§ Problem: Read through the listing below, and copy every line where the string "beta" appears.

§ Supplied entries:
★ ★ ★ ★ ★
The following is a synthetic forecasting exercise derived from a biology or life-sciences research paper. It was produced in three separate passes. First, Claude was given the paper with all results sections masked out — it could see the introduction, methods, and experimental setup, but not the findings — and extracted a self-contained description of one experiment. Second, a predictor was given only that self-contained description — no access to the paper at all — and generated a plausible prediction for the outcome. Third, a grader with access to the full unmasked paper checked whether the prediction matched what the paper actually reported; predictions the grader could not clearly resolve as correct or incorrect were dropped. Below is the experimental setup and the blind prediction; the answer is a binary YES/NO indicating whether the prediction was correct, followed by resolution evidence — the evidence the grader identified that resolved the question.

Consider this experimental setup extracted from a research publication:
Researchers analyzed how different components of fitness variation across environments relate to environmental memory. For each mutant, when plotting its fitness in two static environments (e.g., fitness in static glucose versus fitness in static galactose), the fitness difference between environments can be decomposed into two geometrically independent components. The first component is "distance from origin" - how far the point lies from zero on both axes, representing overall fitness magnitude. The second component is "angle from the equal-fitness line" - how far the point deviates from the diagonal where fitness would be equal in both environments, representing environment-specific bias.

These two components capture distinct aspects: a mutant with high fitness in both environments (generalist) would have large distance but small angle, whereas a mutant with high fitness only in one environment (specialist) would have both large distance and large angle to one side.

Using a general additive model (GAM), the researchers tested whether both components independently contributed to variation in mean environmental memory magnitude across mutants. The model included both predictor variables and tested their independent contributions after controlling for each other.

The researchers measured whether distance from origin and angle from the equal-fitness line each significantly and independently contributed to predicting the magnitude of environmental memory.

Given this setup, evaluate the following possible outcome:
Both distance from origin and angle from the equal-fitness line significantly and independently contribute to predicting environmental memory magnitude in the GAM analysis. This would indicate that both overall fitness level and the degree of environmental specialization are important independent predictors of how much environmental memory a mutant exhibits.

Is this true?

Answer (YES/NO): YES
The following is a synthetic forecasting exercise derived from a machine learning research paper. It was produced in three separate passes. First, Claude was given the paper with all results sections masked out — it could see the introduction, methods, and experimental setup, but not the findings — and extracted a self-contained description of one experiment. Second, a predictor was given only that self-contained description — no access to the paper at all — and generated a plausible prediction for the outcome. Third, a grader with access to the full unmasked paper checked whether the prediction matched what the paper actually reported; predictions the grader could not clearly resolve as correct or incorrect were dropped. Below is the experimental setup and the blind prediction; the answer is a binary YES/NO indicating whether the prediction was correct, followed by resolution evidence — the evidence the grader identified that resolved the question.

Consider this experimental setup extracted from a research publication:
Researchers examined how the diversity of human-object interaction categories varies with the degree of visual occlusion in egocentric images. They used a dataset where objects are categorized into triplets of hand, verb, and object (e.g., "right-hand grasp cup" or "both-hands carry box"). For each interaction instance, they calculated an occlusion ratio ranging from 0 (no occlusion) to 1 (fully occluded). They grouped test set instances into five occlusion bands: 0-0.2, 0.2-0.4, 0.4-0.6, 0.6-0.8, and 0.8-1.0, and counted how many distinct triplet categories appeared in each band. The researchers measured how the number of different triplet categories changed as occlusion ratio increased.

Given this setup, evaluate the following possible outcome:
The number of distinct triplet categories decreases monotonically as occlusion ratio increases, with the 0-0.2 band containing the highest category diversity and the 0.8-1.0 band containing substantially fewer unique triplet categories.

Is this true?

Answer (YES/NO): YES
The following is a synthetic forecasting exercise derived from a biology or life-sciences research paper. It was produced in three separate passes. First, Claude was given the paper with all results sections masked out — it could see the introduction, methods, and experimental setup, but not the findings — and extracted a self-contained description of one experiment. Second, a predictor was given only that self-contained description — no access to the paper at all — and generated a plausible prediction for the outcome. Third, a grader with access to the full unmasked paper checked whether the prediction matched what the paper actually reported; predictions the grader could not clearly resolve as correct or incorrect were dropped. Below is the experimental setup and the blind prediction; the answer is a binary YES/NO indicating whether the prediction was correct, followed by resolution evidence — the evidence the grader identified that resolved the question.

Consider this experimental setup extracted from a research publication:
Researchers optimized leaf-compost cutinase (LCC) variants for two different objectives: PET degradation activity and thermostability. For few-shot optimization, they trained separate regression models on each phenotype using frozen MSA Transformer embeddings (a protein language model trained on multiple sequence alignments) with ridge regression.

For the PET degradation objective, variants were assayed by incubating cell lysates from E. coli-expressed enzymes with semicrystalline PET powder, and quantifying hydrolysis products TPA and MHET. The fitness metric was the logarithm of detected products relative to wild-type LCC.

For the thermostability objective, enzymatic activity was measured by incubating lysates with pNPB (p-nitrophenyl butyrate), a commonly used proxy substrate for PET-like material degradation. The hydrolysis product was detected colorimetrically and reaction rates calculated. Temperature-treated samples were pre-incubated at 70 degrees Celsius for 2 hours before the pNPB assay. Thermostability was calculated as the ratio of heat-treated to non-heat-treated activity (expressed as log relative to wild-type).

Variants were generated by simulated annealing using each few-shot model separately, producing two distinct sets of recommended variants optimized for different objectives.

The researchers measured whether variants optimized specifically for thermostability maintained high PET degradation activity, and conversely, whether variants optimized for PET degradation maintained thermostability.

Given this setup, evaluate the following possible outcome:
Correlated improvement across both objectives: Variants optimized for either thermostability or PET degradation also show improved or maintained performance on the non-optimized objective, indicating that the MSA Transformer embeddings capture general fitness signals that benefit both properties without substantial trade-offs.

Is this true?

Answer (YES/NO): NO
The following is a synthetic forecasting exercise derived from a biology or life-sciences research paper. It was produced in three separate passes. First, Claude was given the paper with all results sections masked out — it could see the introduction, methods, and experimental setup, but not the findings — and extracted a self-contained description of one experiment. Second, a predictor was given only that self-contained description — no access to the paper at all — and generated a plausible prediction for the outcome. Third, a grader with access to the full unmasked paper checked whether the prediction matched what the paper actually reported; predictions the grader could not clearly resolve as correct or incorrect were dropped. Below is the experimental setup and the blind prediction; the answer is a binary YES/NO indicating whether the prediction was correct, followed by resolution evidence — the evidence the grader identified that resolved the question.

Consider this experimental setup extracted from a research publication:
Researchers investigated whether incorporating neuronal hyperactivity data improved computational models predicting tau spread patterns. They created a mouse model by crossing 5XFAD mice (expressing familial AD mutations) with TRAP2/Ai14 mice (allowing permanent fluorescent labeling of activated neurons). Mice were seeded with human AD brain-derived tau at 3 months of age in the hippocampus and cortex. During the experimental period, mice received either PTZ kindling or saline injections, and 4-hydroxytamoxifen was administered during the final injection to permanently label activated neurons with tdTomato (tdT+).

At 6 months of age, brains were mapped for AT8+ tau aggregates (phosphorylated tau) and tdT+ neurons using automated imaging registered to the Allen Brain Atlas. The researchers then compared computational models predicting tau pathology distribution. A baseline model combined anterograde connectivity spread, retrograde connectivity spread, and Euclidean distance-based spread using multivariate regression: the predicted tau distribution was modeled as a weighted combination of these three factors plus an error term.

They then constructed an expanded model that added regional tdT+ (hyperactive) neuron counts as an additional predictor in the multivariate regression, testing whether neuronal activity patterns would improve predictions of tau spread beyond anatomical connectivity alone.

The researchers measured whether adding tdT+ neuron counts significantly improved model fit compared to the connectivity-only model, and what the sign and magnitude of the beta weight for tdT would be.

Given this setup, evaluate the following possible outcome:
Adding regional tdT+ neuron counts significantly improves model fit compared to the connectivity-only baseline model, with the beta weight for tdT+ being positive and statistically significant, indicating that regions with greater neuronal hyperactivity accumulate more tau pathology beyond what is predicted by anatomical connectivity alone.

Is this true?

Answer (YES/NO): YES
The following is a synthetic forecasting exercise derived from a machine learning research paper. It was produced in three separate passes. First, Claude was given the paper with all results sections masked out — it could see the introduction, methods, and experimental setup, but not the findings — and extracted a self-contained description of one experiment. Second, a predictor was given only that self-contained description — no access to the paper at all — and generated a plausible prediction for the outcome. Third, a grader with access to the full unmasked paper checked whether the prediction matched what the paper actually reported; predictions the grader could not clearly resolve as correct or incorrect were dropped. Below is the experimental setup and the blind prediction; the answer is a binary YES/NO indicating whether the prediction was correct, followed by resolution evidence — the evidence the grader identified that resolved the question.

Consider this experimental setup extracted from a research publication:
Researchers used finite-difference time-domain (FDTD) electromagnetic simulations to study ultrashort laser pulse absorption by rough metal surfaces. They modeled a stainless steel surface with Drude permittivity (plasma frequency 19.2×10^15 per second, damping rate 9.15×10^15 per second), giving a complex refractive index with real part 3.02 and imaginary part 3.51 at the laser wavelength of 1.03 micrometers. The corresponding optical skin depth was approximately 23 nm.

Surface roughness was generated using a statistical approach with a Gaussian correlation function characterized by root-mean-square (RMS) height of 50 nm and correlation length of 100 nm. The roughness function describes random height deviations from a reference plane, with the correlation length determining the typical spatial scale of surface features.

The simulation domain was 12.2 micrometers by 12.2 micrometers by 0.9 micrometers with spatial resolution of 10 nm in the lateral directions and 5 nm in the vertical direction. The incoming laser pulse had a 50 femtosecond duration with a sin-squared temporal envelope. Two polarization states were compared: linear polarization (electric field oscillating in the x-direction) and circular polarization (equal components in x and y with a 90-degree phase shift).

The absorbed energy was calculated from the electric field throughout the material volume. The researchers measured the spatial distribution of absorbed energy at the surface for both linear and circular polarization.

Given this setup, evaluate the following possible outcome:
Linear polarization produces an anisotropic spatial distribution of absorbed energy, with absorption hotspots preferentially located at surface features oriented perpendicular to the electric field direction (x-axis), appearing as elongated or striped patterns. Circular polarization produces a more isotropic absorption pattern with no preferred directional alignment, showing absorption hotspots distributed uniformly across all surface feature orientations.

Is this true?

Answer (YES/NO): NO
★ ★ ★ ★ ★
§ Exercise answer:
The researchers measured whether adding tdT+ neuron counts significantly improved model fit compared to the connectivity-only model, and what the sign and magnitude of the beta weight for tdT would be.
Adding regional tdT+ neuron counts significantly improves model fit compared to the connectivity-only baseline model, with the beta weight for tdT+ being positive and statistically significant, indicating that regions with greater neuronal hyperactivity accumulate more tau pathology beyond what is predicted by anatomical connectivity alone.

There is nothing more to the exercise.